From the drug synergy of cannabis and tobacco, along with all the extra heat shock and carbon monoxide from using the faulty hotburning cigarette paper delivery system, doubtless arise symptoms of behavior and character damage that the public is routinely attributing to the cannabis.  The only fair way of testing harmfulness of cannabis would be to study only subjects who properly used a vaporizer (oops, vapouriser) or a 25-mg. one-hitter. 

That this issue has political implications can be seen from the fact that right wing talk show hosts (rwtsh)routinely spewed warnings of worker incompetence, dozing-off at school and other alleged "drug effects" of cannabis which would be inflicted on society if Prop.19 passed. 

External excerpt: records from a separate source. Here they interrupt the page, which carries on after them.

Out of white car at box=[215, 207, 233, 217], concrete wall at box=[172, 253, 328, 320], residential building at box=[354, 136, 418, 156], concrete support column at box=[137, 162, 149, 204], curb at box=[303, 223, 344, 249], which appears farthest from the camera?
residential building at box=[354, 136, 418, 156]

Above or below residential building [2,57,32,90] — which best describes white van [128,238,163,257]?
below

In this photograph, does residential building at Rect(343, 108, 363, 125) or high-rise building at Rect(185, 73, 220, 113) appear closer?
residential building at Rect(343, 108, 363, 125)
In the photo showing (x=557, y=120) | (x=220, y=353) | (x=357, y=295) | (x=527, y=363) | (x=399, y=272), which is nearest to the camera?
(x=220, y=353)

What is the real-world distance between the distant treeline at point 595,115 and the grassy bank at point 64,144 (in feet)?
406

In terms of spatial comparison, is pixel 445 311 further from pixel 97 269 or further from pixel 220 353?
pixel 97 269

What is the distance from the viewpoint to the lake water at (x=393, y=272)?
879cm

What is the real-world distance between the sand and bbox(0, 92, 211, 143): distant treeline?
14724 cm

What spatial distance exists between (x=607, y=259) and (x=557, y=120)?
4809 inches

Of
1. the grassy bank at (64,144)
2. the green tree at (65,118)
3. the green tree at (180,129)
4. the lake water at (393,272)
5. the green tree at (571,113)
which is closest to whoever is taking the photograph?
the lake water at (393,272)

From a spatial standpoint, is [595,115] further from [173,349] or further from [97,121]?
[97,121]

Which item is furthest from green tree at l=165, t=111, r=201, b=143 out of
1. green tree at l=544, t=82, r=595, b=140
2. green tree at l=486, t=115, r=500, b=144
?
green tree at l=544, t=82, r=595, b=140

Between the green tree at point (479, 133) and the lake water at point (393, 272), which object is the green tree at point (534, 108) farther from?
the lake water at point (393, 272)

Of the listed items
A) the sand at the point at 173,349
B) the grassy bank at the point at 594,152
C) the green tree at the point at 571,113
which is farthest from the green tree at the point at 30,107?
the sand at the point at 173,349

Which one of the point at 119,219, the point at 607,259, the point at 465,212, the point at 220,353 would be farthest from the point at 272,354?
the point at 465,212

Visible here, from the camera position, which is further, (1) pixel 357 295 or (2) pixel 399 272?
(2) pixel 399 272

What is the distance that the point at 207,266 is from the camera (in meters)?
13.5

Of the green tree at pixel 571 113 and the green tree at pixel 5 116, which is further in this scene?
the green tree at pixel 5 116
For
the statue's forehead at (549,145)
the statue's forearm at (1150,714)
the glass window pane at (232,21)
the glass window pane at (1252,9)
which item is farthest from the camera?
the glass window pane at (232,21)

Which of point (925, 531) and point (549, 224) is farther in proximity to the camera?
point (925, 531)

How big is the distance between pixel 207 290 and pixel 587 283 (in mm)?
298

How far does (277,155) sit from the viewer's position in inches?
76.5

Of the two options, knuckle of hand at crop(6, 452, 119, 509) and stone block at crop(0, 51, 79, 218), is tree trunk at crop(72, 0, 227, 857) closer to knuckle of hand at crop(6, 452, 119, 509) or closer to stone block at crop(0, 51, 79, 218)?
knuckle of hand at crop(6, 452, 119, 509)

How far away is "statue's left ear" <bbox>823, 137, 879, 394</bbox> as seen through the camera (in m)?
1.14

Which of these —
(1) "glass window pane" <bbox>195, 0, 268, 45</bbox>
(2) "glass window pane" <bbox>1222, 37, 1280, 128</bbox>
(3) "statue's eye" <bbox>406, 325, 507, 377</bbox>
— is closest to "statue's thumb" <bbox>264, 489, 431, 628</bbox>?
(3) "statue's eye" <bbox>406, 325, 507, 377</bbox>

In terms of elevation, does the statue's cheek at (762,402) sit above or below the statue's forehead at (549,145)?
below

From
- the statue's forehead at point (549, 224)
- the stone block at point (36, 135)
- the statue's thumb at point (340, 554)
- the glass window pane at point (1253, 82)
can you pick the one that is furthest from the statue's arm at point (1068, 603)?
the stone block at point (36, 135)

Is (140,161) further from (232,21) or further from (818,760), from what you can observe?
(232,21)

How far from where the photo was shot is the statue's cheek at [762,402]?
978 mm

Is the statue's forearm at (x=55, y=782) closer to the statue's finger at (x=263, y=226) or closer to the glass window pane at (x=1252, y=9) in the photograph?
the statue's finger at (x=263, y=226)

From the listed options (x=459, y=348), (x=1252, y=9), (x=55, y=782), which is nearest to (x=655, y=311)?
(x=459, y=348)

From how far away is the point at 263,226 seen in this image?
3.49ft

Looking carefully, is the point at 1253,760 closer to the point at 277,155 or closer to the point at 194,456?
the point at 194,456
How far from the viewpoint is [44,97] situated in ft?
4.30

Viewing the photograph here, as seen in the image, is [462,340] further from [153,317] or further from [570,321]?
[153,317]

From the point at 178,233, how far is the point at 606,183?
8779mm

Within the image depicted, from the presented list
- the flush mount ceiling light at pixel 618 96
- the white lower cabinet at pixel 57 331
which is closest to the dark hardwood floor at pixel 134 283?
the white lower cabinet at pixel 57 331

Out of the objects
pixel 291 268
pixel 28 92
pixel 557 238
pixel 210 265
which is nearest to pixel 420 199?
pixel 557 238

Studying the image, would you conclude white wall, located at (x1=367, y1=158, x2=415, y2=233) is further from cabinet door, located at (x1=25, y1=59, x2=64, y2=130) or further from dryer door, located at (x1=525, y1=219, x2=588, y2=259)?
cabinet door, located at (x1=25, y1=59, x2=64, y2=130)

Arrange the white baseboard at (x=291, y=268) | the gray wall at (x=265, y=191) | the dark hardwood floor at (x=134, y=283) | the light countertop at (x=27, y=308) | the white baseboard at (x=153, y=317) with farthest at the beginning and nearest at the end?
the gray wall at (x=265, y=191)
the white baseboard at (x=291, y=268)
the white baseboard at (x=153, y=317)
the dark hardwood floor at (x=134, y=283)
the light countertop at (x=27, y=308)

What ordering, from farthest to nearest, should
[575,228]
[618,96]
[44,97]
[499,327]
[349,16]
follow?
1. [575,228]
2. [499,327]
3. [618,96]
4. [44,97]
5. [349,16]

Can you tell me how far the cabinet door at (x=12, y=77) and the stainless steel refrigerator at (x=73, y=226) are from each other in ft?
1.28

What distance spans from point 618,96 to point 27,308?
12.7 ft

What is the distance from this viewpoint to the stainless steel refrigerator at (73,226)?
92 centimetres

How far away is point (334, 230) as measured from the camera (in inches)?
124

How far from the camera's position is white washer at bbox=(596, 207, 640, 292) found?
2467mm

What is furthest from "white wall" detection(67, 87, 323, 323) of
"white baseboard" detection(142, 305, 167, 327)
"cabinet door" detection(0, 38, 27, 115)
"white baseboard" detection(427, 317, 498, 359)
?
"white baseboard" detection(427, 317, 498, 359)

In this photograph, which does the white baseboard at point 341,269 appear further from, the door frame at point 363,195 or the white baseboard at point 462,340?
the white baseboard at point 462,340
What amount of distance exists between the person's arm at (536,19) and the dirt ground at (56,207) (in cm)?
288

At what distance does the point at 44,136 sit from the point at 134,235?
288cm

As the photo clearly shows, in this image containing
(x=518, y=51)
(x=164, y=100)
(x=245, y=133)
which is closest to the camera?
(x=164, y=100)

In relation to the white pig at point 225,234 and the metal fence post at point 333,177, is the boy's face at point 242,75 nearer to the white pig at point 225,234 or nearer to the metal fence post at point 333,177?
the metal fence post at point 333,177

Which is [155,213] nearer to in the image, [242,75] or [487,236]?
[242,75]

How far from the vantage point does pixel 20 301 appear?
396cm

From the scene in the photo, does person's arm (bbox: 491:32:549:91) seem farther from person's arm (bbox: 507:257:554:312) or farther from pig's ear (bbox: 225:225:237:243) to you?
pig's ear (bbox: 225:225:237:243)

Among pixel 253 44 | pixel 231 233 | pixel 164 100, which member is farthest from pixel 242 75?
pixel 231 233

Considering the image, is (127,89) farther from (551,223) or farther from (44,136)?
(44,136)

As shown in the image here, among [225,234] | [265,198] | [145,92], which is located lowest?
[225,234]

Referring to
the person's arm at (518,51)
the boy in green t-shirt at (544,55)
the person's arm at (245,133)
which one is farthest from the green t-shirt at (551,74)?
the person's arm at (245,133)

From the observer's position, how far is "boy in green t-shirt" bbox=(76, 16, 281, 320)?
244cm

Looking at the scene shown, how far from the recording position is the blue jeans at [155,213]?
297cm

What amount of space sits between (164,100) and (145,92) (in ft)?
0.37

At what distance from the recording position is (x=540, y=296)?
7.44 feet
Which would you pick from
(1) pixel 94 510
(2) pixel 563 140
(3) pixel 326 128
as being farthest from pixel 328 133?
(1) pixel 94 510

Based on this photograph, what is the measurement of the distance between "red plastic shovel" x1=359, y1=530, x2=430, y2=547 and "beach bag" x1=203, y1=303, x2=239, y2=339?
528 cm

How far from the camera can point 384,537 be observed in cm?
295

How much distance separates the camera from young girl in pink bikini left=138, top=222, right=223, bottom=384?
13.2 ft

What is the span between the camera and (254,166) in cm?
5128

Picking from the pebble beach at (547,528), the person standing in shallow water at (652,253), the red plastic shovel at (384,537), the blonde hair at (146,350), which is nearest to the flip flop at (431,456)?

Thu, 11/04/2010 - 3:52pm Permalink
DesertNomad (not verified)

Ok, I registered at The Lancet and read most of the study... I had to stop when I read the cannabis fatality rates. NO ONE HAS EVER DIED SOLELY FROM CANNABIS. Go ahead and see if you can prove me wrong, but from all the other studies I've read, no one has been able to determine how much cannabis you'd have to consume/smoke/vape in order for it to prove lethal. The study states: We also investigated drug-specific mortality estimates in studies of human beings. These estimates show a strong correlation with the group input scores: the mean fatality statistics from 2003 to 2007 for five substances (heroin, cocaine, amfetamines, MDMA/ecstasy, and cannabis) show correlations with the ISCD lethality scores of 0·98 and 0·99, for which the substances recorded on the death certificates were among other mentions or sole mentions, respectively.

 

I just hope that the study found that cannabis was only one of other substances on the death certificate, but unfortunately the study doesn't go into that much detail. This is an extreme disservice to the truth about cannabis and the war on drugs.

Wed, 11/17/2010 - 5:07pm Permalink
DesertNomad (not verified)

Ok, I registered at The Lancet and read most of the study... I had to stop when I read the cannabis fatality rates. NO ONE HAS EVER DIED SOLELY FROM CANNABIS. Go ahead and see if you can prove me wrong, but from all the other studies I've read, no one has been able to determine how much cannabis you'd have to consume/smoke/vape in order for it to prove lethal. The study states: We also investigated drug-specific mortality estimates in studies of human beings. These estimates show a strong correlation with the group input scores: the mean fatality statistics from 2003 to 2007 for five substances (heroin, cocaine, amfetamines, MDMA/ecstasy, and cannabis) show correlations with the ISCD lethality scores of 0·98 and 0·99, for which the substances recorded on the death certificates were among other mentions or sole mentions, respectively.

 

I just hope that the study found that cannabis was only one of other substances on the death certificate, but unfortunately the study doesn't go into that much detail. This is an extreme disservice to the truth about cannabis and the war on drugs.